For the rest, there were four routes:

  • If it’s an article: Instapaper it. I love Instapaper. Don’t have Instapaper? Get Instapaper.
  • If it’s a video, it’s almost always a YouTube video. Now that I’m signed into Google, I use the ‘Watch Later’ feature, which integrates with the Xbox, Android and iOS YouTube apps. If I have a few minutes spare and don’t want to read, it’s very easy to dip into this list.
  • If it’s an open source project, it’s almost always on GitHub, so star it on there. Yes: this is only moving the ‘star-debt’ from one place to another, but we’re all about clearing Twitter at this point.
  • For everything else, either consume it there and then, or decide if I’m likely to consume it later. Soon? Open a browser tab (I sync these across all my browsers). Later? Add to Delicious

(This is basically modelled on the “processing” step of David Allen’s Getting Things Done– a book I know only from reputation, but lots of people find the process useful, so maybe I should add that to the reading queue …)
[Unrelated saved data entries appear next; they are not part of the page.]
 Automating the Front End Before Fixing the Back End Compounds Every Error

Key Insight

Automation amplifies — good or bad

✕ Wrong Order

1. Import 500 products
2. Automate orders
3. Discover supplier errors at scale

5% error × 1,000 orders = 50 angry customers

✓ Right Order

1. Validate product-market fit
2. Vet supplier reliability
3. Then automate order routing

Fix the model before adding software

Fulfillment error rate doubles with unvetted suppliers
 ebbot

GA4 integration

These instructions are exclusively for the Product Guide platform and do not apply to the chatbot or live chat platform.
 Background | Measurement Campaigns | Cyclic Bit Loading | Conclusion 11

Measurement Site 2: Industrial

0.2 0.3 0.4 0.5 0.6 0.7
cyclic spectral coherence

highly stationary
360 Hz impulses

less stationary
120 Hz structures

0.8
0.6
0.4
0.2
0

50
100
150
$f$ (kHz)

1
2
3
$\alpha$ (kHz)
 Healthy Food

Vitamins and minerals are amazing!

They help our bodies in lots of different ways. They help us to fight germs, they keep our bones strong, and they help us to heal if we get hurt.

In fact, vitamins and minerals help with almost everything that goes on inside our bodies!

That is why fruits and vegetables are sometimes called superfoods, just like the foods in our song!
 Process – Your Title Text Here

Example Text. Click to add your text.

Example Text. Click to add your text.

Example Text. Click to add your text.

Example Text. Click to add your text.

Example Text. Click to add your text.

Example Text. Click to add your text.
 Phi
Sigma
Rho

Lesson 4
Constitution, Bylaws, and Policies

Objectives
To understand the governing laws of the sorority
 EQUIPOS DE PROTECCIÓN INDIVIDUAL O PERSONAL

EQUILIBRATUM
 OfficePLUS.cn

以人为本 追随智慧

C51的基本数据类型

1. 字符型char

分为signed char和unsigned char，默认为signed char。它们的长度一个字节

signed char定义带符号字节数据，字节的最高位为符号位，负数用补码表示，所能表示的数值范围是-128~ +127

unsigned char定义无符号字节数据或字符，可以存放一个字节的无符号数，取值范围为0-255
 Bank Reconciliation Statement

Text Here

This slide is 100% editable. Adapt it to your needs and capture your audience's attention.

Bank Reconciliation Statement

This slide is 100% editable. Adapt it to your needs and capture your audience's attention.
Almost nothing gets added to Delicious because (and this is really the meat of the idea I am trying to write about)- if I really want to know about something, then it will probably still be there for me to search out.

Less than one tenth of that 500 tweets resulted in something that I still cared enough about, and thought was good enough, to save for later.

When I had dial-up Internet, I kept my downloads in a folder on my PC. Disk space was expensive back then, but things were smaller, and bandwidth was really expensive. Not only that, but with the way that search worked, you needed to keep things that you were interested in around, because you may never find them again.

This is a habit I’ve kept, even though the whole geography of the Internet has changed- it’s not really made up of deep nooks of hidden information, it’s a giant morass of brightly coloured distractions, heavily indexed with complete sets of meta-data.

Sidebar:

This works in the real world too. When I recently moved house I was forced to sift through a lot of spare electronics parts that I had accumulated over the years.

This was all badly organised to the point that I didn’t always even know what I had. Even more annoyingly, I frequently knew I had something but didn’t know where- it was hidden in with a bunch of crap I didn’t need at all

I have moved to a Just in Time model: except for things that were very expensive to obtain and that I will clearly need exactly that part in the future- I donated it all.

Need a really really long HDMI lead? An IDC10 lead that’s just the right length? Super-bright LEDs to finish off your project? That one obscure adaptor to go from iPod headset headphones to a separate mic and headphone plug? The Internet has you covered: you can have it next day for very little money, and in a few weeks from Shenzhen for even less.

Thanks for your attention.

The right four word phrase is almost guaranteed to being up any article I might want to reference later. I’ve had bookmarks for resources on learning foreign languages: these only serve to make me feel guilty about the languages that I can’t yet speak, and to make using the Internet feel like a giant sisyphean task- to get to the end of my bookmarks.

I don’t want to learn a language right now. When I do, I don’t think I will have a lot of trouble finding a resource to help. How about that really great looking resource from the BBC?– I didn’t need a bookmark, a search for “BBC language resource” brought it up as the first hit.

What if I can’t remember that it was by the BBC when I come to need it? Well, if it’s good then other people will point to it when I’m searching, or, I’ll end up with some other, probably perfectly acceptable resource.

The world will not end if I learn a language a different way, using a different website, or if I just don’t ever do it at all.

As should be obvious from the above- Delicious, YouTube and Instapaper are now my new pits to dump things in. I fully intend to apply the same process to those remaining silos- summarise, decide, reject or begrudgingly keep.